Receive Start of Packet.

 

 

 

 

 

RSOP indicates the start of a packet when

RSOP_0

RSOP_0

B16

 

3.3 V

asserted with RVAL.

 

RSOP_1

C18

Output

32-bit Multi-PHY mode: RSOP_0 covers

 

RSOP_2

E23

LVTTL

all 32 bits.

 

 

 

RSOP_3

J18

 

 

4 x 8 Single-PHY mode: The RSOP_0:3

 

 

 

 

 

 

 

 

 

 

bits correspond to the RDAT[7:0]_n

 

 

 

 

 

channels.

 

 

 

 

 

 

45

Datasheet

Document Number: 278757

Revision Number: 009

Revision Date: 27-Oct-2005

Page 45
Image 45
Intel IXF1104 manual SPI3 Interface Signal Descriptions Sheet 7

IXF1104 specifications

The Intel IXF1104 is a cutting-edge Network Interface Controller (NIC) designed to meet the needs of high-speed communication in modern networking environments. As the demand for bandwidth-intensive applications continues to grow, Intel's IXF1104 is engineered to deliver exceptional performance, reliability, and scalability, making it an ideal choice for data centers and enterprise networks.

One of the main features of the IXF1104 is its support for high-speed Ethernet connectivity, providing up to 100 Gbps throughput. This capability allows organizations to handle large amounts of data traffic efficiently, accommodating everything from cloud computing to big data analytics. The NIC utilizes advanced packet processing technology which ensures minimal latency, enhancing the overall user experience.

The IXF1104 is built on a robust architecture that integrates Intel's latest processing technologies. It incorporates a multi-core processing engine that allows for parallel processing of network packets, improving the handling of simultaneous network requests. This architecture also supports offloading features, freeing up CPU resources for other critical tasks, which optimizes system performance.

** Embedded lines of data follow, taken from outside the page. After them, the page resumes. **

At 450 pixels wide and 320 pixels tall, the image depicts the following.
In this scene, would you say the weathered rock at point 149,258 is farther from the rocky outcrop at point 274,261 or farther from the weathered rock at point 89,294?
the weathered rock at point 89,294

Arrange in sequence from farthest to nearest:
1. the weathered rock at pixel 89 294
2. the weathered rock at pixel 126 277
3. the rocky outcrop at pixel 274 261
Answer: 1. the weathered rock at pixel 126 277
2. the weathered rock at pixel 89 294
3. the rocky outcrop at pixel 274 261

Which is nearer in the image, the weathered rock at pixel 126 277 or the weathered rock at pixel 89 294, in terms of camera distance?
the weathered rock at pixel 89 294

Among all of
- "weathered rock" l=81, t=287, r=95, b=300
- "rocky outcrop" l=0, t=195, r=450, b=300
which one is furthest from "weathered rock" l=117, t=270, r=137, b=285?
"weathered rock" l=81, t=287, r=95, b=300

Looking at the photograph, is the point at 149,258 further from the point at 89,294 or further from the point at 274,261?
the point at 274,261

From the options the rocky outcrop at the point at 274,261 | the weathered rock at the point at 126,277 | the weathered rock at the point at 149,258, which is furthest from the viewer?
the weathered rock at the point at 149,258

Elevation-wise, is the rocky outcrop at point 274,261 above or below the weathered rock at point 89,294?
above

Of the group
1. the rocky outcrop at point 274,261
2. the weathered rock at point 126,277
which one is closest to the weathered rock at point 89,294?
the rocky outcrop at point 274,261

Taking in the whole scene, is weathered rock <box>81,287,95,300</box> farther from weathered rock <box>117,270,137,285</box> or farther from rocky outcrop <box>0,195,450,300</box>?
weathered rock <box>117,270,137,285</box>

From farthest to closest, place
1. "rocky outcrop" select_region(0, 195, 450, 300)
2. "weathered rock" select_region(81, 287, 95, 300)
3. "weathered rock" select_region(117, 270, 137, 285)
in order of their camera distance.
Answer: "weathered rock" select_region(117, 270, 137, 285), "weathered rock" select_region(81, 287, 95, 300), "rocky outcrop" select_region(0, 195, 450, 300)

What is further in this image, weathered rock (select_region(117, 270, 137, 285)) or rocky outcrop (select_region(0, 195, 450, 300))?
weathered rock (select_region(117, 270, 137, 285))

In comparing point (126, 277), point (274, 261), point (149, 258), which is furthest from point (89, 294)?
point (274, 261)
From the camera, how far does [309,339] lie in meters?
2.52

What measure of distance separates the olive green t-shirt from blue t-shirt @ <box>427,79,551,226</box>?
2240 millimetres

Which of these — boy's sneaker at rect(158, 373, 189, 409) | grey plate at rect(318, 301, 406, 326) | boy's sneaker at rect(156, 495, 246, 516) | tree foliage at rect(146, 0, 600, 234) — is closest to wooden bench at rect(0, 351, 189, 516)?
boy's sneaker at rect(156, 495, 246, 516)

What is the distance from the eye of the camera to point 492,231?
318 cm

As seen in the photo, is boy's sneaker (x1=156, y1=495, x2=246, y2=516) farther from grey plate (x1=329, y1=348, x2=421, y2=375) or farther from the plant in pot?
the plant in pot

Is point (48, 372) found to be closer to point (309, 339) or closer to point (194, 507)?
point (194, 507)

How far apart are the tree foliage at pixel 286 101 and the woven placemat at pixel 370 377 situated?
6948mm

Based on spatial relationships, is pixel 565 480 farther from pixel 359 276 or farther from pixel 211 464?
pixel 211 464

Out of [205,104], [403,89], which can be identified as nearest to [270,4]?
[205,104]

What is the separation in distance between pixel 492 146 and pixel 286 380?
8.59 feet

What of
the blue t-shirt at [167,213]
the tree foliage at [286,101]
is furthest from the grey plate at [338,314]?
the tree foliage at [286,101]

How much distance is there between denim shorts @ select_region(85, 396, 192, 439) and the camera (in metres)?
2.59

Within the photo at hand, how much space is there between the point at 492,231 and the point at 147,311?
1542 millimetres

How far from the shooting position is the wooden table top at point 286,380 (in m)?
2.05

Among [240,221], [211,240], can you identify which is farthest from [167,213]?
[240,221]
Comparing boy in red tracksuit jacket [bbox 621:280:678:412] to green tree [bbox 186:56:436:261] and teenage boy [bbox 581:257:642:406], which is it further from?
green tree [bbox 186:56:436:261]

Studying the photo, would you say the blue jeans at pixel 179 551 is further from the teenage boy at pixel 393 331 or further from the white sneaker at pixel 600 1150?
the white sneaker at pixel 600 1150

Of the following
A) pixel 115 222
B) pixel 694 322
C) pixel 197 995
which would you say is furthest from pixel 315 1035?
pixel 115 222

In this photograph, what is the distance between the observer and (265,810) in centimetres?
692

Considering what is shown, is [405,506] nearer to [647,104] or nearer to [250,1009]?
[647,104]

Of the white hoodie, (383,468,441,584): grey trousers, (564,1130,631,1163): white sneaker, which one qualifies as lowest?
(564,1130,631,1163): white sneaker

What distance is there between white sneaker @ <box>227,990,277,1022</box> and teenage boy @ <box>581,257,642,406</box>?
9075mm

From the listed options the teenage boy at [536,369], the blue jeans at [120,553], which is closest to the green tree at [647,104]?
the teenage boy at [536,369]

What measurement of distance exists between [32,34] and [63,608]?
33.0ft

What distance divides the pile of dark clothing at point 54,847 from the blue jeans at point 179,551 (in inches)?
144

In terms of technologies, the IXF1104 supports a variety of standards including Ethernet and Fiber Channel, making it versatile across different networking environments. Its compatibility with industry-standard networking protocols ensures that it can easily integrate into existing frameworks, facilitating seamless upgrades and expansions.

Another significant characteristic of the IXF1104 is its energy efficiency. With Intel’s focus on sustainability, this NIC is designed to consume less power relative to its performance output, thereby reducing overall operational costs for organizations. It employs dynamic power management features that adjust power usage based on demand, which is especially beneficial in large-scale deployments.

Additionally, security features are woven into the IXF1104 design, protecting sensitive data from potential threats. Hardware-based security functions, including encryption capabilities and secure boot processes, ensure that the NIC can safeguard data integrity against unauthorized access.

Overall, the Intel IXF1104 stands out in the crowded NIC market by offering high-performance capabilities, energy efficiency, and robust security features. Its combination of advanced technologies and characteristics positions it as a strategic asset for modern networks, empowering organizations to achieve their connectivity and performance goals in an increasingly data-driven world.